→ Selected extract:

# # #

Amy, both Christian and non-Christian can quite legitimately wonder why you choose species membership (membership in Homo sapiens) to be the criterion upon which our fundamental, inalienable rights depend. This is because however you choose to define the species, you end up making our inalienable rights depend on characteristics that are, by the judgment of common sense, completely irrelevant to the question of rights. In other words, the devout Christian does well to question principles that lead to the absurd conclusion that while the small intestine has inalienable rights, the same rights are possessed neither by the Bavarian Pintupi child nor by the genetically different Indonesian Island people.

A small intestine is a piece of a member of a species--a single part, not a whole; an embryo is a whole member of a species, even though it's small. Has there ever been a case where the genetic material of a human being has directed the whole organism to develop into a single, living body part? Unless there's genetic tampering (as with embryonic stem cell research), I don't see this happening.

# # #

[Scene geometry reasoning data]
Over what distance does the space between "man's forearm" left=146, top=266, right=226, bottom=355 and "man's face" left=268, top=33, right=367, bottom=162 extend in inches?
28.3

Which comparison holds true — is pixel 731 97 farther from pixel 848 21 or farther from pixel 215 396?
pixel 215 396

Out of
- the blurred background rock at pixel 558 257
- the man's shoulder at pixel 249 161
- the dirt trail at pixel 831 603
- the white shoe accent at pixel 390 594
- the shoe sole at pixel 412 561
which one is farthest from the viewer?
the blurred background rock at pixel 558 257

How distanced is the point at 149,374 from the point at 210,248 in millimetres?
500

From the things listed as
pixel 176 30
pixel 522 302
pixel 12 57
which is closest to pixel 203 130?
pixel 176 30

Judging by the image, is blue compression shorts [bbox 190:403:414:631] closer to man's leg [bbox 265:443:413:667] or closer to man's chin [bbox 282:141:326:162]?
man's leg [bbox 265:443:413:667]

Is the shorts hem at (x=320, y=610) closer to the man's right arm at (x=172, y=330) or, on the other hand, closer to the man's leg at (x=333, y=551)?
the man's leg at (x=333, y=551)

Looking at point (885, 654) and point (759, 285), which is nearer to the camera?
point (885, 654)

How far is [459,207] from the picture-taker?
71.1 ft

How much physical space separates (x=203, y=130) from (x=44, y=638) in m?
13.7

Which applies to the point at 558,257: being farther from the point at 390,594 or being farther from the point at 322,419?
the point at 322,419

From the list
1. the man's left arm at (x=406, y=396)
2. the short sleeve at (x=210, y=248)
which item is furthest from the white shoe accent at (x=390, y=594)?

# # #

→ Exercise prompt: Write the next part of the exchange about species membership and human rights, picking up after its final sentence. None of the rows are needed for this.

→ Exercise result:
I have serious historical examples (and I've posted a contemporary one below). You have a small intestine, aliens, and an outlandish hypothetical tale of two groups of humans (the same species) producing offspring which are all magically of a different species that can't reproduce with other humans. (By the way, in order for your illustration to be analogous to the Wikipedia article, you would have to claim that Bavarians and Pintupis--two groups of humans--are different species, like horses and donkeys. I don't think you want to affirm that. And the children of the two species would have to be infertile hybrids, so they wouldn't be interbreeding with each other or anyone else.)

Here's the contemporary example from a PBS interview:

Professor Singer [of Princeton University] believes that what defines and gives value to a person is not his or her intrinsic nature or having been made in the image of God, but the possession of certain specific qualities. Singer says newborns are not yet rational or self-conscious enough to qualify as persons; therefore, if the parents agree, in cases of severe disability, they can be killed.

And how does he define "severe disability"?

Singer would permit infanticide in cases of spina bifida, Down's syndrome, and hemophilia. One reason Singer has reached these conclusions is that he does not accept the sanctity of human life.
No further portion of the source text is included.